Many Kentucky hospitals and care systems are presently feeling financial pain from their strategy of hiring doctors by the thousands to adapt to compensation plans that reward them for effective treatment rather than for volume visits, tests, surgeries and procedures. Employee-physicians are generating millions of dollars in losses annually for their employers so far, according to successive Kentucky healthcare studies.
Despite today’s losses, the studies’ authors expect provider systems to continue integrating doctors into new, more-collaborative caregiving structures that will achieve better health outcomes for patient populations – and be profitable.
Hospitals had tried hiring physicians en masse in the early 1990s when national policymakers seriously debated then abandoned healthcare reform efforts during the Clinton administration. But the employee-doctor trend unfolding now is thought much less likely to unravel.
Actually, the future looks difficult at best for small private medical practices – technology, changing payment models and medical business complexity all present strong headwinds.
According to a 2014 study of Kentucky healthcare, soon to be released by Dean Dorton Allen Ford, a CPA, consultant and business advisory firm headquartered in Lexington, the industry is moving toward the formation of continuum-of-care provider networks at an increasingly rapid pace. Hospitals and healthcare systems are making strategic decisions to employ doctors and acquire group practices that will enable them to flourish in their respective markets.
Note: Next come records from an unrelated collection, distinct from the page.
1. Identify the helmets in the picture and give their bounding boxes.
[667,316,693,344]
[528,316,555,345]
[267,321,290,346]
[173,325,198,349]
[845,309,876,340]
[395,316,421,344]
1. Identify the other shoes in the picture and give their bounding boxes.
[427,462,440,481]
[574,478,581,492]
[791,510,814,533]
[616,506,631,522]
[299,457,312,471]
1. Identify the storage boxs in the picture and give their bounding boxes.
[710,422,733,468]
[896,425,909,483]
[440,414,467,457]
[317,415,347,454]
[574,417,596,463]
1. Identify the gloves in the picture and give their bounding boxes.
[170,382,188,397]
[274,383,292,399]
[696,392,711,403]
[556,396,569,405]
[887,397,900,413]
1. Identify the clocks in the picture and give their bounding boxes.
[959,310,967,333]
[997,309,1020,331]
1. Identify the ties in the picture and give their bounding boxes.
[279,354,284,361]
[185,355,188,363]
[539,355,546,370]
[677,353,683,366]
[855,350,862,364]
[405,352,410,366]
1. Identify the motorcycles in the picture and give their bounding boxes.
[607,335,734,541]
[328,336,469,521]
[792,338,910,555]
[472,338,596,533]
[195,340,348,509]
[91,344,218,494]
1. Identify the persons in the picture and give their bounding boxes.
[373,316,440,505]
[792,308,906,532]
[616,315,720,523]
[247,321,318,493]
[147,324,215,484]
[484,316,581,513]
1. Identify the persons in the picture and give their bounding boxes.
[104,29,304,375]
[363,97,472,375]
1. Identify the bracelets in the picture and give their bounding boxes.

However, four years into this trend, 92 percent of CEOs in the Dean Dorton study report their physician networks are losing “significant amounts of money,” according to David Bundy, president/CEO of Dean Dorton, and Gary Ermers, the firm’s associate director of Healthcare Consulting Services.
“Of that 92 percent, over half report losses of $100,000 and higher per physician,” Ermers said.
That financial picture, he said, isn’t unique to Kentucky. National studies by the Medical Group Management Association (MGMA), one of the leading organizations monitoring the U.S. healthcare industry, are similar.
Annual losses can top $100,000 per employed doctor
Bundy and Ermers said their 2014 report’s findings are parallel to those from studies Dean Dorton conducted in 2013 and 2012 on the integration of physician practices into the operations of hospitals and healthcare systems.
There is not a clear structural pattern to the losses, Bundy said. When hospital or health system size was used as a filter, those with fewer than 100 beds did seem to be losing less money; in fact, the 2013 study found 33 percent of respondents at that level reported no losses on their employed physician groups.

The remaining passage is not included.